Editor's Note
Ambulatory surgery center (ASC) leaders elevate safety by treating patient selection as a clinical gatekeeper, then prop that rigor with data-driven workflows, advanced monitoring, and targeted robotics to bring complex spine cases safely into the outpatient space. An interview with Glenn Snyders Jr, MD, medical director and head of anesthesiology at DISC Surgery Center in Carlsbad, California, published on April 18 by Ambulatory Surgery Center News, unpacks the effects of proper patient selection for ASCs.
According to Dr Snyders, patient selection is “one of the most important parts of creating a safe and effective surgical experience” in an ASC, where ICUs and cath labs are absent. The article notes that DISC accepts mainly ASA I–II adults—those with well-controlled hypertension or diabetes—while borderline patients with severe sleep apnea or uncontrolled comorbidities trigger joint deliberations among surgeons, anesthesia, and nurses, plus thorough patient counseling.

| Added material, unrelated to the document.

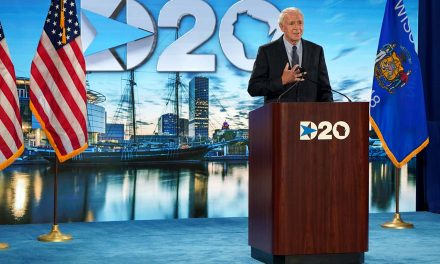 DNC 2024: Mayor Tom Barrett tells Democratic Convention planners that Milwaukee is ready to host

Consensus hinges on clinical judgment rather than rigid rules, though teams lean on SAMBA guidance for issues like sleep apnea.
The outlet reports that DISC’s three-OR ASC in Carlsbad was built for throughput, pairing the theaters with 10 preop/recovery bays and real-time tracking from Ospitek and HST to flag bottlenecks and measure mobilization times. DISC already performs high-acuity spine procedures with “minimal blood loss and incredibly low infection rates—zero for spine,” and bolsters safety by deploying hospital-style telemetry for overnight observation (up to 23 hours) without repeated vital checks. Surgeons also employ Mako and Rosa robotics and will pilot Pixee augmented-reality navigation, technologies, which the outlet says cut radiation, shrink incisions, and speed recovery.
While staffing remains tight amid the anesthesia shortage, DISC’s predictable hours and reputation attract anesthesiologists who value outpatient practice. In the interview, Dr Snyders championed a team model in which CRNAs and, where permissible, anesthesiologist assistants extend coverage while physicians retain leadership—essential, he argued, when emergency back-up is limited. The article concludes that DISC’s narrow focus on orthopedic and complex spine care embodies the specialized “subunit” playbook championed in The Innovator’s Prescription, proving that disciplined patient selection plus targeted innovation can safely expand outpatient boundaries.